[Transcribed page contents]
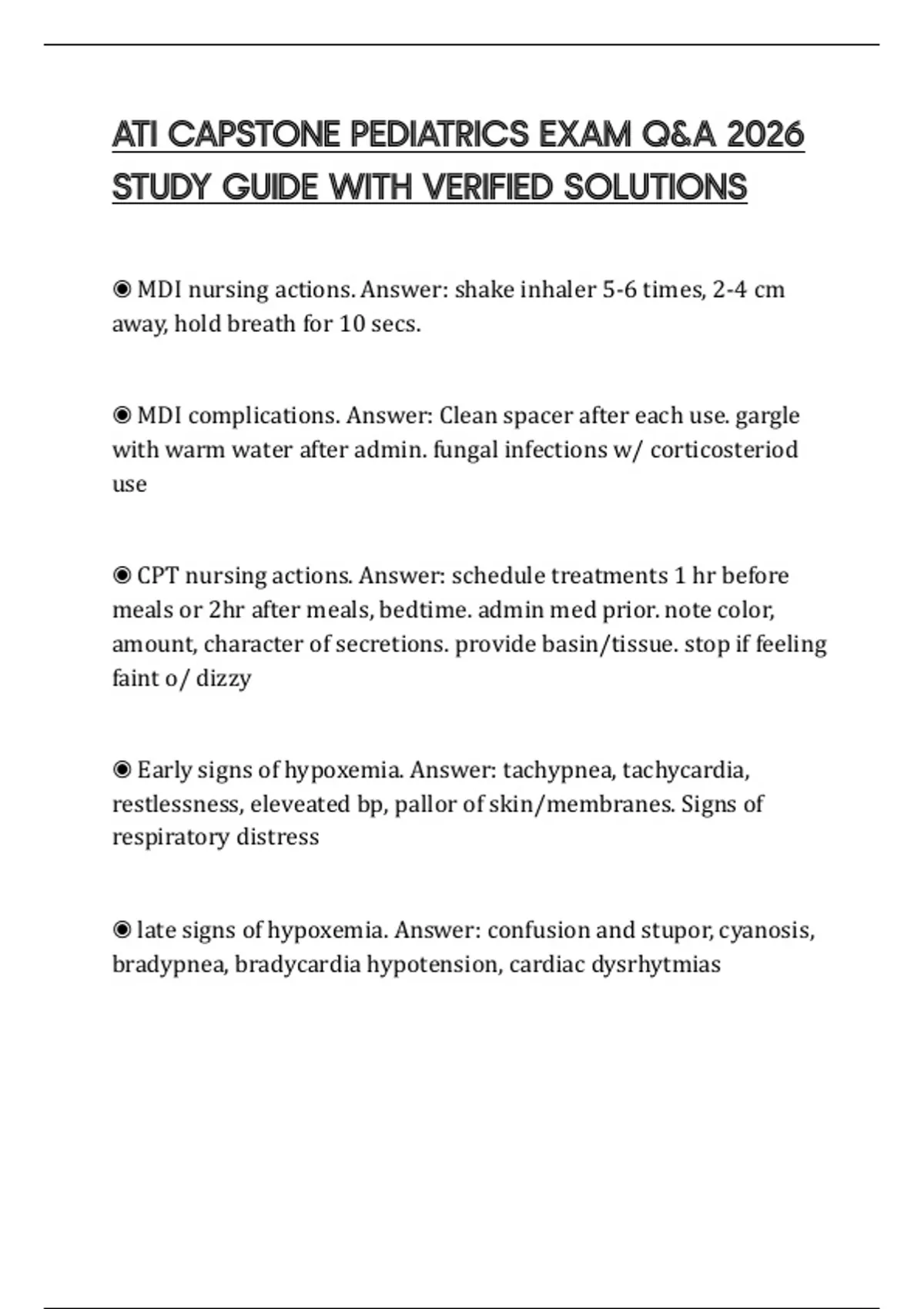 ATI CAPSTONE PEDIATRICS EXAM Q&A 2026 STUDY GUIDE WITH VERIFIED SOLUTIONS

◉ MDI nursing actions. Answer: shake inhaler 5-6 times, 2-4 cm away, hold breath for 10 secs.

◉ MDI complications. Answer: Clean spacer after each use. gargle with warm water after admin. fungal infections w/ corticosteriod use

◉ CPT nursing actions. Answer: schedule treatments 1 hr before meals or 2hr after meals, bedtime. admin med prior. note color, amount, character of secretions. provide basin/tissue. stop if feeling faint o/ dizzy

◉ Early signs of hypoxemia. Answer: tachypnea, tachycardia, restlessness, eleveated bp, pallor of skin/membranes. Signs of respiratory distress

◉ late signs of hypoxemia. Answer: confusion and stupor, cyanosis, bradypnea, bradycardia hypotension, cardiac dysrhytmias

BRIEF:
The answer must match the entries above line for line, with the pictures dropped.

WRITTEN RESPONSE:
 ATI CAPSTONE PEDIATRICS EXAM Q&A 2026 STUDY GUIDE WITH VERIFIED SOLUTIONS

◉ MDI nursing actions. Answer: shake inhaler 5-6 times, 2-4 cm away, hold breath for 10 secs.

◉ MDI complications. Answer: Clean spacer after each use. gargle with warm water after admin. fungal infections w/ corticosteriod use

◉ CPT nursing actions. Answer: schedule treatments 1 hr before meals or 2hr after meals, bedtime. admin med prior. note color, amount, character of secretions. provide basin/tissue. stop if feeling faint o/ dizzy

◉ Early signs of hypoxemia. Answer: tachypnea, tachycardia, restlessness, eleveated bp, pallor of skin/membranes. Signs of respiratory distress

◉ late signs of hypoxemia. Answer: confusion and stupor, cyanosis, bradypnea, bradycardia hypotension, cardiac dysrhytmias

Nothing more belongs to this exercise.